Su siguiente reto fue la cilindrada mayor, la de 500cc, en la que Honda le dio la oportunidad de debutar en 2000. Allí se cruzó por primera vez con su compatriota Max Biaggi. Y comenzó una guerra que no ha hecho sino beneficiar a Rossi y convertir a Biaggi, que enseñaba cuatro títulos conquistados de forma consecutiva en el cuarto de litro, en un tipo poco apreciado. Rossi acabó segundo en la general, por detrás del norteamericano Kenny Roberts, pero por delante de Biaggi, que en más de una ocasión le acusó en público de conducción temeraria. Rossi le contestó, se cruzaron palabras altisonantes, llegaron a las manos. Cuando eran obligados a compartir mesa en una conferencia de prensa, se veía a Biaggi serio, enfadado con el mundo, mientras Rossi, unos metros más allá, sonreía, gastaba bromas, susurraba algo a las azafatas...
El pasado año logró el título en los 500cc y se convirtió en el segundo corredor en la historia que conseguía vencer en las tres cilindradas, lo que sólo había hecho el británico Phil Read en los años 60 y los 70. Sus ganancias se dispararon hasta superar los seis millones de euros anuales.
Y llegó el botijo, la revolucionaria máquina de cuatro tiempos a la que sus rivales han definido como la mejor moto de la historia. A Rossi, como vigente campeón, le correspondía llevar el número 1. Así se lo exigió la organización. Pero se negó. Quería seguir utilizando el 46, el que lleva como homenaje a Graziano, su padre, antiguo piloto que, con él, logró su primera victoria en el Mundial (Yugoslavia, 1979) precisamente el año que nació Valentino y que viaja con él siempre que el desplazamiento en avión no dure más de dos horas.

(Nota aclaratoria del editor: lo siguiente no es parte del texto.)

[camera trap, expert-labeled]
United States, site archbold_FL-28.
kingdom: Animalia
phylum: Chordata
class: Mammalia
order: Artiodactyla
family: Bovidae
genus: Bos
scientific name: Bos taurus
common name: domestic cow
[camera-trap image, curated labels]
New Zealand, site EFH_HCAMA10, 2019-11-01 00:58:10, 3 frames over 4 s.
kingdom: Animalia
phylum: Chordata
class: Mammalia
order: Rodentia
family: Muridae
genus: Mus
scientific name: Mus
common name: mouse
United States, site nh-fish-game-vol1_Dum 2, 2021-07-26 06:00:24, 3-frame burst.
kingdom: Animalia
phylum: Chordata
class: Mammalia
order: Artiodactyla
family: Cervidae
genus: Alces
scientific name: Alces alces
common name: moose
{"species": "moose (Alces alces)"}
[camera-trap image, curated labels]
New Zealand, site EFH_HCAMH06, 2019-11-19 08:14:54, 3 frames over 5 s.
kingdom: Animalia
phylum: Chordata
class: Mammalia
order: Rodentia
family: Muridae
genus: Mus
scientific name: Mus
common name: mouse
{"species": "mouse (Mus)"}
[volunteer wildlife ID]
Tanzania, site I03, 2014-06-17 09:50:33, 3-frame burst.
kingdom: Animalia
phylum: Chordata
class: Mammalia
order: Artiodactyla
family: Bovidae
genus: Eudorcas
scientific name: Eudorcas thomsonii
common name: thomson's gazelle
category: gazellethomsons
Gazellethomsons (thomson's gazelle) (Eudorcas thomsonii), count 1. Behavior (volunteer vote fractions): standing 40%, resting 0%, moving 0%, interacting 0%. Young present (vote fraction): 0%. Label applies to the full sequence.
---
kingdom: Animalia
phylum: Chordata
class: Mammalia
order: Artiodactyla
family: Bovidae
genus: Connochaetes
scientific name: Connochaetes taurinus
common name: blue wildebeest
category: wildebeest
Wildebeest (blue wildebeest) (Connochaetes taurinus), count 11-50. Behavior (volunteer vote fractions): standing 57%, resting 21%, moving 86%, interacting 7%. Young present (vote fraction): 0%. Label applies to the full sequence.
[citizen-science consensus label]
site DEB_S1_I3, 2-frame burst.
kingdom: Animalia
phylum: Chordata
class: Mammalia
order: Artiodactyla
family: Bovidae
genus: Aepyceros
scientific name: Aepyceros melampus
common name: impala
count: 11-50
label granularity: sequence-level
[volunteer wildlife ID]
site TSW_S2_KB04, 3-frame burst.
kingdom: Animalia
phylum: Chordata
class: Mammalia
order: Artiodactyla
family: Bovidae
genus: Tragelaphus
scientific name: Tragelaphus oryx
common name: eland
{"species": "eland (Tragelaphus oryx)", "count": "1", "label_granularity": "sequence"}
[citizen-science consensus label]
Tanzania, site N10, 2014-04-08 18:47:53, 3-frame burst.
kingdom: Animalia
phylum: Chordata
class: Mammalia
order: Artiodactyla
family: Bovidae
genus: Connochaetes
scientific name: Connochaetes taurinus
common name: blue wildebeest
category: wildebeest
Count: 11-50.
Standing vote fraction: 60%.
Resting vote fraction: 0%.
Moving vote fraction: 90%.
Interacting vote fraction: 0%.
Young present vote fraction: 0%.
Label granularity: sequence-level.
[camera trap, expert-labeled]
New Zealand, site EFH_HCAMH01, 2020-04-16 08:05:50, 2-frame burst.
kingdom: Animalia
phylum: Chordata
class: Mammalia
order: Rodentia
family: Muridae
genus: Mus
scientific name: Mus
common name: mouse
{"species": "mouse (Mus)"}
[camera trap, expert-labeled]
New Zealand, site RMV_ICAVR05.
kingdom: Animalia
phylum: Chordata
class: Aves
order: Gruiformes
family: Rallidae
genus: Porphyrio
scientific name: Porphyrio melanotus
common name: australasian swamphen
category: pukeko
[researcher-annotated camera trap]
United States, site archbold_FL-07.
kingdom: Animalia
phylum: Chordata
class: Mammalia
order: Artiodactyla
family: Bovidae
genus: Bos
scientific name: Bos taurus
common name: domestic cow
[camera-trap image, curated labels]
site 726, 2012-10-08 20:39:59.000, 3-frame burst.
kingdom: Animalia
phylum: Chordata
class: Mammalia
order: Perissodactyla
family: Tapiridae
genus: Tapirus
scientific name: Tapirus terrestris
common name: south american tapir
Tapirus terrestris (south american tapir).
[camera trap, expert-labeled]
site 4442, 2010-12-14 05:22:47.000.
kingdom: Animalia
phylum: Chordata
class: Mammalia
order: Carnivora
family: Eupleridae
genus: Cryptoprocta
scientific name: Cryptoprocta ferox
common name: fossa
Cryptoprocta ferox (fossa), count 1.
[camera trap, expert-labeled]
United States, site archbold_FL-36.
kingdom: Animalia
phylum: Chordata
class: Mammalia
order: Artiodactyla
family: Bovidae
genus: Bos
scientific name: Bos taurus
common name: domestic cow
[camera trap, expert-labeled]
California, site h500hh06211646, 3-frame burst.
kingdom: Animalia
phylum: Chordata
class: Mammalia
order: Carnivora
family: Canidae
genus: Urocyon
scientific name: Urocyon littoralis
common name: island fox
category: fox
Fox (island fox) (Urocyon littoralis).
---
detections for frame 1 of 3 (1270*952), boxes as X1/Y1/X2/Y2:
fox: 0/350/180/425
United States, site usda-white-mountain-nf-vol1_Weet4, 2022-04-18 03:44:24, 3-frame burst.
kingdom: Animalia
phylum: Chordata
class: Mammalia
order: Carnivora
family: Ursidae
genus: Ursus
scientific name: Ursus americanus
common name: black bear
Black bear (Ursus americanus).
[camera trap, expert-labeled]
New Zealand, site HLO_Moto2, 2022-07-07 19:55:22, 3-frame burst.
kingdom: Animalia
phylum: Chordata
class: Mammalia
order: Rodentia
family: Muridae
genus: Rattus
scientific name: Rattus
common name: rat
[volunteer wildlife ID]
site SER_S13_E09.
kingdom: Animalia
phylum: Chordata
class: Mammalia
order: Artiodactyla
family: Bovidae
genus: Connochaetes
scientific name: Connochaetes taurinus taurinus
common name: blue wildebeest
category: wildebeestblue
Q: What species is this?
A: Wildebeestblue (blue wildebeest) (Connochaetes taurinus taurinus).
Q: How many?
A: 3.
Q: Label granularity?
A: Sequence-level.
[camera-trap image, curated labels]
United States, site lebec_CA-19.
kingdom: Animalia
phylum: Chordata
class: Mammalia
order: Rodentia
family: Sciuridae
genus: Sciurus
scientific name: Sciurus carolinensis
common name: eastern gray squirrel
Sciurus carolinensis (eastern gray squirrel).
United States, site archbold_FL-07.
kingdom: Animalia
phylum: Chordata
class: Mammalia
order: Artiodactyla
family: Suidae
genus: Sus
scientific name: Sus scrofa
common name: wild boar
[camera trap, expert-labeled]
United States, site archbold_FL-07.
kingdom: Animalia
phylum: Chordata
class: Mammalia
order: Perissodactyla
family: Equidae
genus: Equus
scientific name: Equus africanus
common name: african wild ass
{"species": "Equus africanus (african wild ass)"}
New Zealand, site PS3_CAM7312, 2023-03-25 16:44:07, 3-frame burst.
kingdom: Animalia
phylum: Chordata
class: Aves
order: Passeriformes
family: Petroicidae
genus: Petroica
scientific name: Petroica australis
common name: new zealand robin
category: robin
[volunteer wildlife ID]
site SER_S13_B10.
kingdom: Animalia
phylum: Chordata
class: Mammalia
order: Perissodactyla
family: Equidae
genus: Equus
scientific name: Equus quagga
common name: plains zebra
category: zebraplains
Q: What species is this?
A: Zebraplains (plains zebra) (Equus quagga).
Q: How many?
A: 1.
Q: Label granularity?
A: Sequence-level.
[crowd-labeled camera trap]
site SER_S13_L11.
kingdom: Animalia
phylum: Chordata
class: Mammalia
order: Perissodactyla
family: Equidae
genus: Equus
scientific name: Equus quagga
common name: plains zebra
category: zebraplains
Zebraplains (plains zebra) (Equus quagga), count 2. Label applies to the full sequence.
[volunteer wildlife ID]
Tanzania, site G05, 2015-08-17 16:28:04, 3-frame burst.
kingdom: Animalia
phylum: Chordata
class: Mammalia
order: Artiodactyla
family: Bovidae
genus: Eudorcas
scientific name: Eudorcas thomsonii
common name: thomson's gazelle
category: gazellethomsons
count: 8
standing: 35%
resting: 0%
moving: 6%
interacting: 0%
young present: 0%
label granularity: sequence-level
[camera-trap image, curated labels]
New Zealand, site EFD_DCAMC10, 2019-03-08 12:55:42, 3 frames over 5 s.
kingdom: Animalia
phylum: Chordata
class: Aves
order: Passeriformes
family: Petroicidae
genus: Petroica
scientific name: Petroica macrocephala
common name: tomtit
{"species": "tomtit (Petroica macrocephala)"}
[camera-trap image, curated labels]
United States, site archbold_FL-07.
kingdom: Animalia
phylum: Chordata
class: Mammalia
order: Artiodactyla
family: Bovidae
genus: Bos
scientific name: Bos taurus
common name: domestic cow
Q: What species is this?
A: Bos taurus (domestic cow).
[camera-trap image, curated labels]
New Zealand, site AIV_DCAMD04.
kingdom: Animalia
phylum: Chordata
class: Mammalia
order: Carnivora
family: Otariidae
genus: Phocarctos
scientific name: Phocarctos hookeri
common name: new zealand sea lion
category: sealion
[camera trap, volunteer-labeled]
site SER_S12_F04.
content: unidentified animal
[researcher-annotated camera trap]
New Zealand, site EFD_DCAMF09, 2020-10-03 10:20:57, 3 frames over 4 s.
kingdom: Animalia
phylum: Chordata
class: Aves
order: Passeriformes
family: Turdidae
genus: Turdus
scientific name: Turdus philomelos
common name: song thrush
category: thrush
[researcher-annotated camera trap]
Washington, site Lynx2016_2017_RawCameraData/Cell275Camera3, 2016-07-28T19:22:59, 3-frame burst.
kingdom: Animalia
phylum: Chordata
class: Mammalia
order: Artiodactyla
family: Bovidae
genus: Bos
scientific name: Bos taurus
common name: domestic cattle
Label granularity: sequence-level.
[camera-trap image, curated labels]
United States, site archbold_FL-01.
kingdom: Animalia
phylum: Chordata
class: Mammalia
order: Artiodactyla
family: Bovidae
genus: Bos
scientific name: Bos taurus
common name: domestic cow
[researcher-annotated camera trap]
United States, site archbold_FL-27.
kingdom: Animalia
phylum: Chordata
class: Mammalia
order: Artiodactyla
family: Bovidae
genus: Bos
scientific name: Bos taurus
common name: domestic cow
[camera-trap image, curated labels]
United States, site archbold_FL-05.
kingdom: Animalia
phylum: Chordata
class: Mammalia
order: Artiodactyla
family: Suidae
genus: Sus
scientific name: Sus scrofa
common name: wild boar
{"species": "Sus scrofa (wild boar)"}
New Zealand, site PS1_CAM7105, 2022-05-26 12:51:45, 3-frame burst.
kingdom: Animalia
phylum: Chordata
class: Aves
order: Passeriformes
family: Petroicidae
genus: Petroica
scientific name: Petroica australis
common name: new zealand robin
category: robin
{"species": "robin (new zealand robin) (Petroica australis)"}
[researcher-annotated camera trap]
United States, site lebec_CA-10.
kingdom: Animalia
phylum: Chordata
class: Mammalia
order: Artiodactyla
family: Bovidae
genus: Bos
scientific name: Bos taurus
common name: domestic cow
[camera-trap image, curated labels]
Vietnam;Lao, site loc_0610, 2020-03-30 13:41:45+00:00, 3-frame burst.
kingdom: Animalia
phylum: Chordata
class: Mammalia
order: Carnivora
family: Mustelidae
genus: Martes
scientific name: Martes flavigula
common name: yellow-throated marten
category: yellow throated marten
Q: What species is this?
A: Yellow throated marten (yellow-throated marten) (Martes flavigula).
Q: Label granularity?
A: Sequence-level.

Siguió llevando Rossi el número 46, por supuesto. Y, tras vencer en diez de los 12 grandes premios disputados -el último, en Brasil-, amenazando con batir el récord de su idolatrado jefe de equipo, el australiano Mike Doohan, que en 1997 logró 12 victorias, se hizo con el título. Se enfundó una camiseta con su nueva mascota, que lleva una bombilla sobre la cabeza, ideada y dibujada por él mismo en su apartamento de Saint James, Londres, donde vive desde que su popularidad en Italia le obligó a emigrar. Allí nacieron Il Dottore, en homenaje a todos los médicos apellidados Rossi de Urbino; la tortuga, que se tatuó en 2000 al lado del ombligo por aquello de lo lento que corre, o la hawaiana, una insinuante bailarina que conoció en un viaje. Todos van con él a cada prueba.
Tras vencer en Brasil, Rossi se fue a celebrarlo, faltaría más, sin hacer demasiado caso a los compromisos del equipo, con la pandilla de amigos que viajan habitualmente con él, compañeros de triunfos y juergas, a uno de los cuales llevó una vez al podio montado en su espalda y disfrazado de gallina.